Wake of the Wind (Cooper)

Book Reviews
Cooper's disappointing third novel (after Family) frustrates readers with a good premise poorly executed. Mordecai and Lifee meet as slaves on a plantation in post-Civil War Texas. Forced to marry by their master before they even know each other, they fall in love just as emancipation is declared, and head east with several other newly freed companions to look for a safe place to live. Cooper conveys the mixture of hope, fear and confusion as hungry and footsore former slaves move across the country. Mor and Lifee find work at a ruined plantation in Georgia and begin a family; and in time, the owner secretly sells her property to them. The tightly knit clan of former slaves prospers, but when lynchings in the area become frequent, they are forced to leave. Eventually they settle on an abandoned farm, where they survive economic depression and other troubles. When tragedy ensues, the next generation must assume responsibility for preserving the family. Though Cooper's research about the troubled historical era provides good details, her characters are mainly two-dimensional stereotypes.

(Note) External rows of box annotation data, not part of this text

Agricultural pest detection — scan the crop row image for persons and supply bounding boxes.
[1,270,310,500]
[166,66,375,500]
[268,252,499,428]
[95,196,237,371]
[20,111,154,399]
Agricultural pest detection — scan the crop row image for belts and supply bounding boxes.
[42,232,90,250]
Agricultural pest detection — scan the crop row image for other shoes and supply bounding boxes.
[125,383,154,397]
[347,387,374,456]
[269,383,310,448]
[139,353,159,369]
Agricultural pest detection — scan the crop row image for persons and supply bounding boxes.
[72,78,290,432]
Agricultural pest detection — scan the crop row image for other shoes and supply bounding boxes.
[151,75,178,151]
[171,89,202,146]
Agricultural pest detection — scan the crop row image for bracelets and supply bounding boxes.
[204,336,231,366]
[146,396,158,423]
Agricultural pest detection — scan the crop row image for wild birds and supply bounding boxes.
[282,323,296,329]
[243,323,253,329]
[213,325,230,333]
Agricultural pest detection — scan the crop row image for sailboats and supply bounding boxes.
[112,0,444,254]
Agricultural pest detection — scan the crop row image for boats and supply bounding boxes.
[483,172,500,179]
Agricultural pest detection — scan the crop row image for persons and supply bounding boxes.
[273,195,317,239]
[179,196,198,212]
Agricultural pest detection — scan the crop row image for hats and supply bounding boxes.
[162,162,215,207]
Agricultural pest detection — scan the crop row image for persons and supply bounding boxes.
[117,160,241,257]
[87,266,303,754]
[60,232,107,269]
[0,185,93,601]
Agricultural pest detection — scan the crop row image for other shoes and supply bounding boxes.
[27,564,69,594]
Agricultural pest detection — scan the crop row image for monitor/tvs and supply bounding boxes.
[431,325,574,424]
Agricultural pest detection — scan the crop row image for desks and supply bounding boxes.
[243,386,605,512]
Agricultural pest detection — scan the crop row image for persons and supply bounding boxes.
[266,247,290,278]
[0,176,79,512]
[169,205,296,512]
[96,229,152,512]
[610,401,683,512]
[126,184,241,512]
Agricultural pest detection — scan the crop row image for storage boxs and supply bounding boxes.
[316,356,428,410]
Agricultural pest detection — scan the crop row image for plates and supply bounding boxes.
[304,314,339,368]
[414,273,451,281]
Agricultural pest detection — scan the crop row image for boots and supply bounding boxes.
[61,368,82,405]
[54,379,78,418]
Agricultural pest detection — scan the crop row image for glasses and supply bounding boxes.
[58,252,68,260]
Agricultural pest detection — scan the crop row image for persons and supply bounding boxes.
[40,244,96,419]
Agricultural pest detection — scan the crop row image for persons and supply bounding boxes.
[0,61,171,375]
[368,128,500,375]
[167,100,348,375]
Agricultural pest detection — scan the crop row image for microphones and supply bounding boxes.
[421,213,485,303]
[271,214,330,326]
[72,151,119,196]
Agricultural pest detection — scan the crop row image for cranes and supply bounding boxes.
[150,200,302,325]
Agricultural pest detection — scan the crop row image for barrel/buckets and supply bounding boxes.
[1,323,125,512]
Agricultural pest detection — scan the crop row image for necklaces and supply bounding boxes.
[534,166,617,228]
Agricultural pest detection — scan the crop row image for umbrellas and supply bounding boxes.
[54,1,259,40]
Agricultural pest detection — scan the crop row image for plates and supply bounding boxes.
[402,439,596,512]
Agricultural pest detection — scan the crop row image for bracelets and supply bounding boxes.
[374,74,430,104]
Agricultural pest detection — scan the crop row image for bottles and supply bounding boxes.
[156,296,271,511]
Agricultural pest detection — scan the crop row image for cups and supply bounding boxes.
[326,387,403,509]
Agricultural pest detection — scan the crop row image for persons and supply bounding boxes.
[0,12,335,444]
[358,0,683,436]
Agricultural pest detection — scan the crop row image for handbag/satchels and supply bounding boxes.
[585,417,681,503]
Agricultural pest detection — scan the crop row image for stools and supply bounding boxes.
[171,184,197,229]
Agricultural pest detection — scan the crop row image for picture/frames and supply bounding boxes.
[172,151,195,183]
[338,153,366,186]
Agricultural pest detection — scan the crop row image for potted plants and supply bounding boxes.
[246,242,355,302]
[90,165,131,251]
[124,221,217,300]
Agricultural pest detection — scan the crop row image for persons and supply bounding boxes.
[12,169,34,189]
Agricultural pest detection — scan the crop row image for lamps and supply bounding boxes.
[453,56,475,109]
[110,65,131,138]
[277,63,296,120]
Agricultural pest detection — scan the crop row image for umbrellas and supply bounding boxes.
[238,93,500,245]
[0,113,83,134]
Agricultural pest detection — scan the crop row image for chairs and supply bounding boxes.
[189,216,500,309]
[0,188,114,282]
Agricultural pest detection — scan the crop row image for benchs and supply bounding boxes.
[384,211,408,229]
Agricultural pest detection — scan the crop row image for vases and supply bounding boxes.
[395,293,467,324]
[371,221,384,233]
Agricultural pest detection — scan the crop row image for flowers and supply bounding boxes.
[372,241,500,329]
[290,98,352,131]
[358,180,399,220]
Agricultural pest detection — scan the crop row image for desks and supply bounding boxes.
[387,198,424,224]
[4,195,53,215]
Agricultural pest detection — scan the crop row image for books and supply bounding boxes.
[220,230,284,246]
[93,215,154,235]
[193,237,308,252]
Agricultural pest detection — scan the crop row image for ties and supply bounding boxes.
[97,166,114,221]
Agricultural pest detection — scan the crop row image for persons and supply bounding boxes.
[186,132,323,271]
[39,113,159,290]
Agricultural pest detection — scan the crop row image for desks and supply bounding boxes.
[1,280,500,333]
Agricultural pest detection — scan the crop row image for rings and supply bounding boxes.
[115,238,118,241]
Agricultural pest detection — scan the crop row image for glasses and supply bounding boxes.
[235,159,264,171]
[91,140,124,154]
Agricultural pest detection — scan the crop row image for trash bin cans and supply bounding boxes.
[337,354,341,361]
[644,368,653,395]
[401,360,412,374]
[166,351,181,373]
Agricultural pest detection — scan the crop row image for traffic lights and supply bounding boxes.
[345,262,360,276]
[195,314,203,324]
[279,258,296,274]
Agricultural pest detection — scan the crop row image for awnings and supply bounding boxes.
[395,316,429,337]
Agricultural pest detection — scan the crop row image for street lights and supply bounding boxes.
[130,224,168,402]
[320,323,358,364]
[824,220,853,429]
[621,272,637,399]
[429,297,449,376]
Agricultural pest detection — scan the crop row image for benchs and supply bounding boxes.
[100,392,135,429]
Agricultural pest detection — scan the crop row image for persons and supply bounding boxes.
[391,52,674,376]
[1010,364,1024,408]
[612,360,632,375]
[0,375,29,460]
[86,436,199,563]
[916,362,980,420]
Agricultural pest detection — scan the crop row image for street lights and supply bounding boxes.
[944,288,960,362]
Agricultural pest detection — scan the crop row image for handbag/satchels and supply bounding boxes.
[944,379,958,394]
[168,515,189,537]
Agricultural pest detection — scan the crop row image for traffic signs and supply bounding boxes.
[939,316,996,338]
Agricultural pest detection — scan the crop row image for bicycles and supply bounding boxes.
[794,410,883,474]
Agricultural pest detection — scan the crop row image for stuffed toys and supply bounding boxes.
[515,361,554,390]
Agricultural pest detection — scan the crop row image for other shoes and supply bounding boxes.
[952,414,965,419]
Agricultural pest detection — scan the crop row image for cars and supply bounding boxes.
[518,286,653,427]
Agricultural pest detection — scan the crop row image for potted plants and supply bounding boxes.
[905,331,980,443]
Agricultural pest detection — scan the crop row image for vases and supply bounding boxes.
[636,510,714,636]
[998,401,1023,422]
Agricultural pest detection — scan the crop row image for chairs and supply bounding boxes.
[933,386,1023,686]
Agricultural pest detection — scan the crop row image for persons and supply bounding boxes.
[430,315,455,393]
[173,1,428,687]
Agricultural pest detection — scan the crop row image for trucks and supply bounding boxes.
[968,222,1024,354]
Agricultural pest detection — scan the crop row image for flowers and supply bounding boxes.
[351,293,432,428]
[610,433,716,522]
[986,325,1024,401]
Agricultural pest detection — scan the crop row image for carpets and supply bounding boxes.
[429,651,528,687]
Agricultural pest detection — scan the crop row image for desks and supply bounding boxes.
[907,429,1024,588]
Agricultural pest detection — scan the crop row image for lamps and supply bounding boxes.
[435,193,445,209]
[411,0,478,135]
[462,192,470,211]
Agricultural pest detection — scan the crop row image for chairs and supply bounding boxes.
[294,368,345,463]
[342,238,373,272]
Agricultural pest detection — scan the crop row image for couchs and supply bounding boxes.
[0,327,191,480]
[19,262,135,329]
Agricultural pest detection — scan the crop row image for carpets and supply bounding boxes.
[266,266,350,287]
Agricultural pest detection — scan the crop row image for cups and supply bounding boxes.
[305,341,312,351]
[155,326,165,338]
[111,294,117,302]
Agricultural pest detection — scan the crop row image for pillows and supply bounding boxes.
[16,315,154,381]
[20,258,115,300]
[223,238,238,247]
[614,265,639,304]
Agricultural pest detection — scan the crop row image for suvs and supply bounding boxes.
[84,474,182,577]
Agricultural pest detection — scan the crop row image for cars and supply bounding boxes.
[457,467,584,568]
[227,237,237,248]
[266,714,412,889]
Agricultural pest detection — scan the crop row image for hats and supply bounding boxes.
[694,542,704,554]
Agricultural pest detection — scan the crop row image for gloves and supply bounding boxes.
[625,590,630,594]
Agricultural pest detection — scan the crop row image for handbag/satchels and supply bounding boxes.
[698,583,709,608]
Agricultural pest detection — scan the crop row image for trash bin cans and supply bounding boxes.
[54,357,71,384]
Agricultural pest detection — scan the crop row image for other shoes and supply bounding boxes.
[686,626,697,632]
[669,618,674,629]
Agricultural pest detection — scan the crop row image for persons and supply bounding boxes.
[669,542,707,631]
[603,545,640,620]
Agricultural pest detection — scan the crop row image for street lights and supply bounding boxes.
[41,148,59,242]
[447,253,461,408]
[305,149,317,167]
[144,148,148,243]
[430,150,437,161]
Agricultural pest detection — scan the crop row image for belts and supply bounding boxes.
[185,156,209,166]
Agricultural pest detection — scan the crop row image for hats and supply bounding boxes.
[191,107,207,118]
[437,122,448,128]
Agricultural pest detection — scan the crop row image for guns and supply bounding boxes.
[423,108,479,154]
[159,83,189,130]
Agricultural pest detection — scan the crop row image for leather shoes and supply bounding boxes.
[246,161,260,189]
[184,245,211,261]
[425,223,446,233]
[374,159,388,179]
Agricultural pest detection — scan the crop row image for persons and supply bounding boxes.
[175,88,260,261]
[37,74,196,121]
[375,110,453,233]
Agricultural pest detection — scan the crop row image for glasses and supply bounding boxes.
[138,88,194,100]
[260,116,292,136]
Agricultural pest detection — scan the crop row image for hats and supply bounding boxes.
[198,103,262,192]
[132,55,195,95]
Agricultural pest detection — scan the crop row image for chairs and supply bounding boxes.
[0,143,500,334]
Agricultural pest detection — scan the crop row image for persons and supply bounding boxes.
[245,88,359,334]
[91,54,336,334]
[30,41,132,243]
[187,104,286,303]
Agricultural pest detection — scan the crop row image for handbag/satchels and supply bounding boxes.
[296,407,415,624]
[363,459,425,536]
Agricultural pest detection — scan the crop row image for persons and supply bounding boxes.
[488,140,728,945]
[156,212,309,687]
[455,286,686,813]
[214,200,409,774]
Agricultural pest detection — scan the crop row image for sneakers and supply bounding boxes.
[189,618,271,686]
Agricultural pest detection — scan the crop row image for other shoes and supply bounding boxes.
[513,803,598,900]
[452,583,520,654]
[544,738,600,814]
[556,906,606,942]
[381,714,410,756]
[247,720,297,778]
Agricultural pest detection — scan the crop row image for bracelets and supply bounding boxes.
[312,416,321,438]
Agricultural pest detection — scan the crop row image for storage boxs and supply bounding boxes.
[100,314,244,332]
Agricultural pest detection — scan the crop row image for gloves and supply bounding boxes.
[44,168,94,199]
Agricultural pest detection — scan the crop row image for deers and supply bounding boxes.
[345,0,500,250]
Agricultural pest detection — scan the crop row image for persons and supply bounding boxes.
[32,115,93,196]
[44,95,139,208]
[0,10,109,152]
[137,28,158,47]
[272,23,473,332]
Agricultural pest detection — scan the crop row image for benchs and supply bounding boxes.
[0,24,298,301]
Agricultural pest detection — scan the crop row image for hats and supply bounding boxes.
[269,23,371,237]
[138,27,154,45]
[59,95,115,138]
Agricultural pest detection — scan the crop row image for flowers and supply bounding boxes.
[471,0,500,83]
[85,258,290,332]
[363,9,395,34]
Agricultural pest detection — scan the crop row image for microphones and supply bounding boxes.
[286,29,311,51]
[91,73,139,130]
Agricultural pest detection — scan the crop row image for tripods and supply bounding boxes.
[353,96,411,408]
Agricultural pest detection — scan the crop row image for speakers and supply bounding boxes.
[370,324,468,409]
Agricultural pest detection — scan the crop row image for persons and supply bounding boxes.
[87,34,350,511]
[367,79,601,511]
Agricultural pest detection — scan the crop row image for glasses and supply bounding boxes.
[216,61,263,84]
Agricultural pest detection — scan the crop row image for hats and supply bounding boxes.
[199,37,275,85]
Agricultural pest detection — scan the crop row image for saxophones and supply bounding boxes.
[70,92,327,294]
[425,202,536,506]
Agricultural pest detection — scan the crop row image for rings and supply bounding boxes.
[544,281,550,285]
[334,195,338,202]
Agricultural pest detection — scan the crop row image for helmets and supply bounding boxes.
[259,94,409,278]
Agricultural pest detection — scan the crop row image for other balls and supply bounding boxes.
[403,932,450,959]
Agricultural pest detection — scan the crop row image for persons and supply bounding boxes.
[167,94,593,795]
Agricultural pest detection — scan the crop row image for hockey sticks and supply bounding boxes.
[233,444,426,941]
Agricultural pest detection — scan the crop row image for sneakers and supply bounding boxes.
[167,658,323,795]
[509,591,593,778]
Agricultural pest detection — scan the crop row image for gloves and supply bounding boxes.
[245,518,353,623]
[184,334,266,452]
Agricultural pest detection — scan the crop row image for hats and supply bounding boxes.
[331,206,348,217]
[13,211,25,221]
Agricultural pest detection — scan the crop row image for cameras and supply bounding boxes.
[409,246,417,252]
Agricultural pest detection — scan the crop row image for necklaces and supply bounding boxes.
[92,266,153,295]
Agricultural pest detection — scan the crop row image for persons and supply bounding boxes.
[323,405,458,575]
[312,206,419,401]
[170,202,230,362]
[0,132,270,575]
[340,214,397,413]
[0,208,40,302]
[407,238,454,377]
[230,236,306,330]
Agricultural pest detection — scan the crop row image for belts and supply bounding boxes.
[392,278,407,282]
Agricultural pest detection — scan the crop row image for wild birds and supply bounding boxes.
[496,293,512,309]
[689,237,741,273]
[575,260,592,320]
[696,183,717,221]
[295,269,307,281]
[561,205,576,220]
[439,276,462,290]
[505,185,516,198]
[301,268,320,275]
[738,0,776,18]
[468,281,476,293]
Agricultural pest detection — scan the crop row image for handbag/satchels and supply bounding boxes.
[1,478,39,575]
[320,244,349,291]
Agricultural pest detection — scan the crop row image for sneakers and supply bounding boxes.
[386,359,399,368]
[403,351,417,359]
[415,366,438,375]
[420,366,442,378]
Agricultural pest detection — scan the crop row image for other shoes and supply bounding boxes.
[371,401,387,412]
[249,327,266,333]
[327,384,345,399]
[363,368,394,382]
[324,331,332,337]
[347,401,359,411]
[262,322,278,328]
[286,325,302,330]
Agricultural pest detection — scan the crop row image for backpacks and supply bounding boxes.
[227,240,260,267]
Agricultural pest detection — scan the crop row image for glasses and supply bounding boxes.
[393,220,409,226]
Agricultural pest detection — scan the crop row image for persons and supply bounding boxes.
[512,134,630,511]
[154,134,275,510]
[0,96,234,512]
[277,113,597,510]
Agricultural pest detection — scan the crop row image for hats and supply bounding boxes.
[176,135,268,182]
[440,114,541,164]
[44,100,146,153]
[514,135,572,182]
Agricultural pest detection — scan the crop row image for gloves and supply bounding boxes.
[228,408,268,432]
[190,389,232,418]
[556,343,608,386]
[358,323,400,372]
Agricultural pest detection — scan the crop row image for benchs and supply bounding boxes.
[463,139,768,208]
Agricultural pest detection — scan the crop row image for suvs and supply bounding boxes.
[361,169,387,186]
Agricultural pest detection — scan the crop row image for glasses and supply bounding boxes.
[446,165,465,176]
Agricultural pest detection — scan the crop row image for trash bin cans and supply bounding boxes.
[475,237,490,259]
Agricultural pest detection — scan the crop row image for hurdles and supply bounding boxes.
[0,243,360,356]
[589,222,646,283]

The blacks are good, with pure hearts; the whites (with one exception) are duplicitous. Moreover, the prose is wooden and preachy, lacking grace or nuance. This earnest saga of freed slaves aspiring to new lives in the Reconstruction South is commendable in intent but pedestrian in execution.
Publishers Weekly


Cooper has written her third novel and another wonderfully rich tale. Two good friends in Africa, Kola and Suwaibu, are taken from Africa and brought to America as slaves. The story of their great-great-great-grandchildren, Mordecai (Mor) and Lifee, reunites these friends' families through marriage. Mor and Lifee's life together is chronicled through their marriage, freedom from slavery, the birth of their children and grand-children, and their deaths. Cooper has once again written a compelling story, reminiscent of The Children of Segu (1989) by Maryse Conde. All her fans will love this book. Lillian Lewis
Booklist


A lyrical, century-spanning family saga on the lives of several African-American families. Cooper (Some Love, Some Pain, Sometime, 1995, etc.) begins with a recitation of the brief, hard existence of two young men, Kola and Suwaibu, best friends who, in the 1760s, are captured by slavers and transported to America. Both father children "in this new world of pain," sending some essence of themselves "rushing, striving, pulsing on toward some future." A century later, Mordecai (a Suwaibu descendant) and Lifee (a Kola descendant) meet on a Southern plantation in the last days of the Civil War. Lifee, newly arrived, is slated to become the masterþs mistress. Beautiful and educated, she is driven by a fierce determination to be free. Mordecai, a skilled farmer and deeply humane, shares her desire for freedom. When the war ends, the two set out to look for a place of their own, making an epic trek across the devastated South before finding land. Cooper's narrative comes into its own with her portrait of the turbulent years following the war, as freed slaves filled the South's roads looking for lost family members and new lives. Her depiction of the ways in which Mordecai and Lifee outwit the violent whites they encounter is vivid, detailed, and stirring. Much of the story concerns the pair's almost continual battle to keep their home and secure an education for their children in the face of violent white opposition. Even if, as Lifee observes at the end of her life in 1895, the world is "still as hard on Negroes" as it can be, she and Mordecai and their equally resilient children have nonetheless managed to defy the odds, and the unpredictable "winds of life," to create a place for themselves in the world. A moving story that combines period detail, terse, flavorful language, and a swift plot to create a portrait of a redoubtable family over time.